I don’t really see the need for multiple running hosts, apart from:
- Router
- Workstation which has a 1070 in it, if I need a GPU for something. My 1U server only has space for a low profile and one slot GPU/HPC processor, and one of those would cost way more than its value over my old 1070 would be.
zod000@lemmy.dbzer0.com 11 hours ago
This is a big part of why I don’t use VMs or containers at home. All of those abstractions only start showing their worth once you scale them out.
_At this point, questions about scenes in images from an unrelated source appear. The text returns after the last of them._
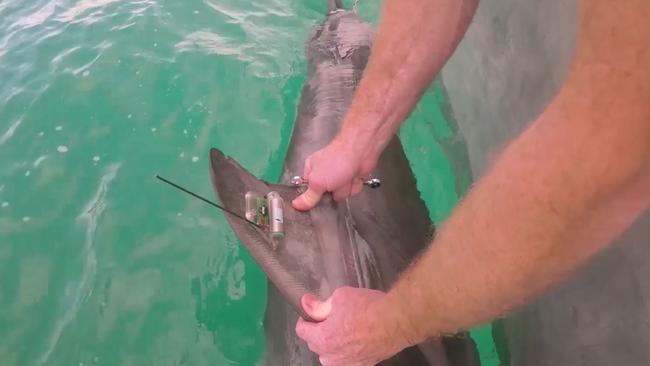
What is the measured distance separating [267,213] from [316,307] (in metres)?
0.43

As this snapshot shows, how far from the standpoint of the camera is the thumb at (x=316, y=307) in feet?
6.13

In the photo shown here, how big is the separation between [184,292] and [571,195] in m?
2.47

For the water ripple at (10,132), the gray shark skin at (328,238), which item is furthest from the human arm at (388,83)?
the water ripple at (10,132)

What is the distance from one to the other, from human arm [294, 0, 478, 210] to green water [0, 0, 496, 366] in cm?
105

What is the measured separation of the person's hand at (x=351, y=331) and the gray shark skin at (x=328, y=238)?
0.16 m

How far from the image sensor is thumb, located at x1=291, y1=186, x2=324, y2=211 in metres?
2.32

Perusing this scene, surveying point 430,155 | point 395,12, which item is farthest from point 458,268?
point 430,155

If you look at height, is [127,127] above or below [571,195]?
Answer: below

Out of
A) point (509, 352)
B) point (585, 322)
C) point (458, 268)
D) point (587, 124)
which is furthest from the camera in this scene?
point (509, 352)

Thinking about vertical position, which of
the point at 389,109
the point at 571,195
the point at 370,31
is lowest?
the point at 370,31

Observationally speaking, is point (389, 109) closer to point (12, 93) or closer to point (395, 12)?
point (395, 12)

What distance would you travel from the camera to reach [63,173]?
3.91 m

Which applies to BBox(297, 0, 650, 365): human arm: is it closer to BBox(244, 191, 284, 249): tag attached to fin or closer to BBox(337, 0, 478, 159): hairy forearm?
BBox(244, 191, 284, 249): tag attached to fin

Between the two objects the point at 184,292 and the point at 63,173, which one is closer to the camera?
the point at 184,292
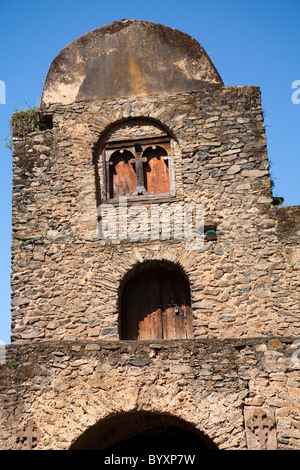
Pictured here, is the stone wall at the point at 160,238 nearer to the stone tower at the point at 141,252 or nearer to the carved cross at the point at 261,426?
the stone tower at the point at 141,252

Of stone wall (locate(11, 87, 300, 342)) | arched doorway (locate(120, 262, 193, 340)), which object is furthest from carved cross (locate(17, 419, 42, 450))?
arched doorway (locate(120, 262, 193, 340))

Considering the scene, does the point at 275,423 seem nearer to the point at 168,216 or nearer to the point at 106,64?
the point at 168,216

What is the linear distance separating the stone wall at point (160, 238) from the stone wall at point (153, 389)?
178 cm

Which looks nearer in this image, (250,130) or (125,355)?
(125,355)

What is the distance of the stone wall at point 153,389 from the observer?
8345 millimetres

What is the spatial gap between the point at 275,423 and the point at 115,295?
3615 millimetres

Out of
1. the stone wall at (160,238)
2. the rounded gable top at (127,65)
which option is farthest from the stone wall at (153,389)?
the rounded gable top at (127,65)

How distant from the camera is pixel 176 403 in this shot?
849 centimetres

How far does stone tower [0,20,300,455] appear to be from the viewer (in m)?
8.62

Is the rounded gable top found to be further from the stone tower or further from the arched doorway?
the arched doorway

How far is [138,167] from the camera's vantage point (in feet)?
39.3

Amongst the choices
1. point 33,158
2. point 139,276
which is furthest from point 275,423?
point 33,158

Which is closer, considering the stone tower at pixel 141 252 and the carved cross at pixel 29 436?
the carved cross at pixel 29 436

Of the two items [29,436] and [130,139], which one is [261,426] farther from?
[130,139]
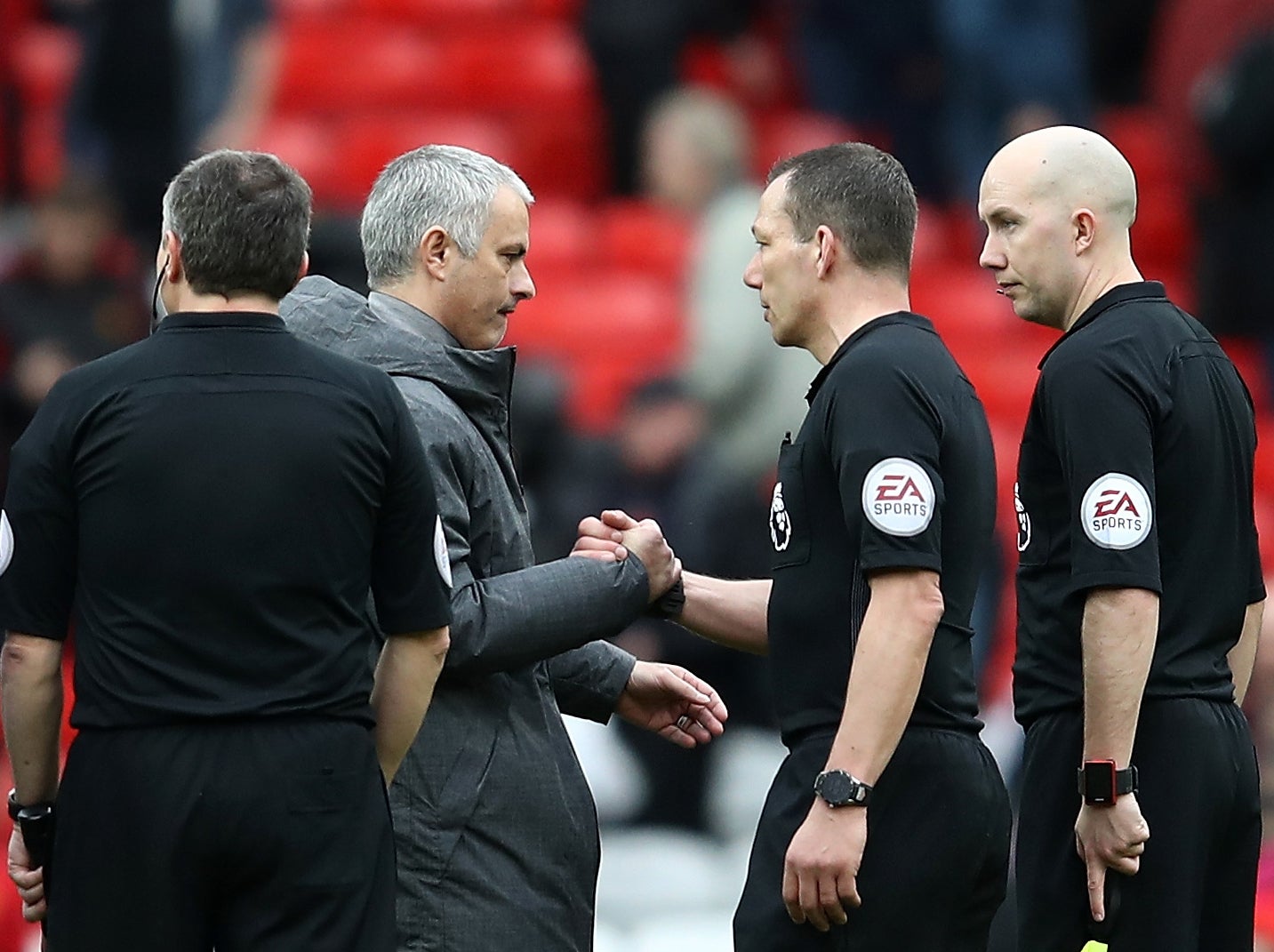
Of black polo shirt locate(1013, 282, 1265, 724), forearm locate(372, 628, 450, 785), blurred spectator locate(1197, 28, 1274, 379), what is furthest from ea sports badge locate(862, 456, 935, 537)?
blurred spectator locate(1197, 28, 1274, 379)

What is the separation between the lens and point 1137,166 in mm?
9758

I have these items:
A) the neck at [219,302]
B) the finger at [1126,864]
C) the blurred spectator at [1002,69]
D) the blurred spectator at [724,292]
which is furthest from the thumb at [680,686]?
the blurred spectator at [1002,69]

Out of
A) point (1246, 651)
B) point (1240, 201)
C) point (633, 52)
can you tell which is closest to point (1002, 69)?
point (1240, 201)

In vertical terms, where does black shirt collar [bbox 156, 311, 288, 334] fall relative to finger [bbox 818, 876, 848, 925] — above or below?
above

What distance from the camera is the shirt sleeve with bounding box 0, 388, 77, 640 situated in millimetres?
3113

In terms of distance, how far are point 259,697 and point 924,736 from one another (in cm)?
101

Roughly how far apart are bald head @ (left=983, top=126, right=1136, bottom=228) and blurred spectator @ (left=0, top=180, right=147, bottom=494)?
4.37 m

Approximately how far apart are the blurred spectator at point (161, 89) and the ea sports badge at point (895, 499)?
5.86m

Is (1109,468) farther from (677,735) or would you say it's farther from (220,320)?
(220,320)

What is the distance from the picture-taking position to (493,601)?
350cm

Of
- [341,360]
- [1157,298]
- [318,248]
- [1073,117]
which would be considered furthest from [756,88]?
[341,360]

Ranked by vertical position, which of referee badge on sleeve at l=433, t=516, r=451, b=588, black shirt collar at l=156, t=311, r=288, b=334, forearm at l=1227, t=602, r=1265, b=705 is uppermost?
black shirt collar at l=156, t=311, r=288, b=334

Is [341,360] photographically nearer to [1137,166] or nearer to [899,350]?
[899,350]

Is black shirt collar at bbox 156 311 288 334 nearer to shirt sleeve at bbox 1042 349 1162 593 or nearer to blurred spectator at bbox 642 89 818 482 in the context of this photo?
shirt sleeve at bbox 1042 349 1162 593
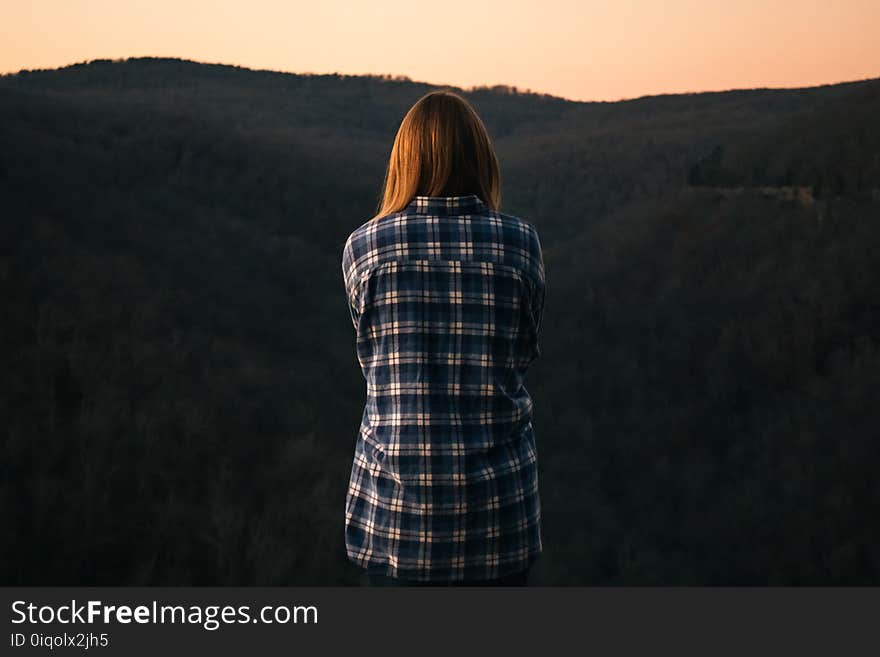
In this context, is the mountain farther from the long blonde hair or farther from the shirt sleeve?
the long blonde hair

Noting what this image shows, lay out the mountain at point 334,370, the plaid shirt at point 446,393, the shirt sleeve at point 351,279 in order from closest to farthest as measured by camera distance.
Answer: the plaid shirt at point 446,393
the shirt sleeve at point 351,279
the mountain at point 334,370

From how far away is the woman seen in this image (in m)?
1.87

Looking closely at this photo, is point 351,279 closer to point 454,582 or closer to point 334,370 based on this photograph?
point 454,582

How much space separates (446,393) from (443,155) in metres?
0.56

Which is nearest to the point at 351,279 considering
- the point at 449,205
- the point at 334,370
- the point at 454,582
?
the point at 449,205

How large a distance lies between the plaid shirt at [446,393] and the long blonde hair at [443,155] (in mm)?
37

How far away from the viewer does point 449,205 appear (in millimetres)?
1933

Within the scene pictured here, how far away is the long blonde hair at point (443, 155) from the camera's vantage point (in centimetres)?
194

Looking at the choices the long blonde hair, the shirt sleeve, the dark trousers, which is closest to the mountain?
the dark trousers

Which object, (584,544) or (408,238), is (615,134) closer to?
(584,544)

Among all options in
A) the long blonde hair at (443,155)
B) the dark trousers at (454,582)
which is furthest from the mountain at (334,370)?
the long blonde hair at (443,155)

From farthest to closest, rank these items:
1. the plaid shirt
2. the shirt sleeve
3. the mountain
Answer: the mountain → the shirt sleeve → the plaid shirt

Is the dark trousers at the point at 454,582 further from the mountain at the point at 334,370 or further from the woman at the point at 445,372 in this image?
the mountain at the point at 334,370
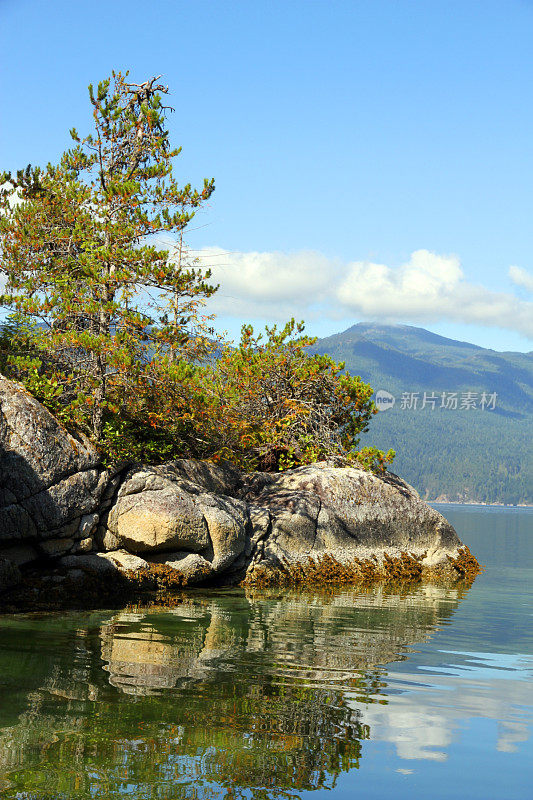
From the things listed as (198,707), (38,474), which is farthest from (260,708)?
(38,474)

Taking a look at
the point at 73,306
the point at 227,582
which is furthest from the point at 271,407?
the point at 73,306

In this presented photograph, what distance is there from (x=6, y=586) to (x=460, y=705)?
940 cm

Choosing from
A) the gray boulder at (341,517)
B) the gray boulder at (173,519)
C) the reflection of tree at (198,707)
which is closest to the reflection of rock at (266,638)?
the reflection of tree at (198,707)

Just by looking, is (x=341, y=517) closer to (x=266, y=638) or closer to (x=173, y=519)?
(x=173, y=519)

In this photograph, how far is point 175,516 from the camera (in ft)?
54.7

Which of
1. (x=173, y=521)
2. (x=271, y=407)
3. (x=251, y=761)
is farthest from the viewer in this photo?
(x=271, y=407)

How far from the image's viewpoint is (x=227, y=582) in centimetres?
1841

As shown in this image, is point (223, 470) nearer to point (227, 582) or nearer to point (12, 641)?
point (227, 582)

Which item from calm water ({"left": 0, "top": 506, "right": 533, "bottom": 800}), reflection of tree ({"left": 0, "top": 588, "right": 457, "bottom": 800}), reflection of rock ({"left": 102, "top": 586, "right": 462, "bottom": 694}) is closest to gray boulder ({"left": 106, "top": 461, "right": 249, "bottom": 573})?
reflection of rock ({"left": 102, "top": 586, "right": 462, "bottom": 694})

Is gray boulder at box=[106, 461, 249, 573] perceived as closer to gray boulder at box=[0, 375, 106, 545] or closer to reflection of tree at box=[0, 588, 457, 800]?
gray boulder at box=[0, 375, 106, 545]

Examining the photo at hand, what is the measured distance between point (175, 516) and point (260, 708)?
30.1ft

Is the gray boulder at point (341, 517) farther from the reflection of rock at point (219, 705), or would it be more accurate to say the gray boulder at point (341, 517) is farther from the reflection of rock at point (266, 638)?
the reflection of rock at point (219, 705)

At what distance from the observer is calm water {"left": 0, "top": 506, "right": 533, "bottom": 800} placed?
592 cm

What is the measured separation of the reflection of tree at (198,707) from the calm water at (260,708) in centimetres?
2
renegadespork@lemmy.jelliefrontier.net 10 hours ago
Hm, I don’t know about that either. While scale is their primary purpose, another core tenant of containerization is reproducibility. For example
zod000@lemmy.dbzer0.com 7 hours ago
That to me still feels like a variety of “scale”. All of these tools (Ansible is a great example) are of dubious benefit when your scale of systems is small. If you only have a single dev machine or server, having an infrastructure-as-code system or containerized abstraction layer, just feels to me like unnecessary added mental overhead. If this post had been in a community about FOSS development or general programming, I’d feel differently as all of these things can be of great use there. Maybe my idea of selfhosting just isn’t as grandiose as some of the people in here. If you have a room full of server racks in your house, that’s a whole other ballgame.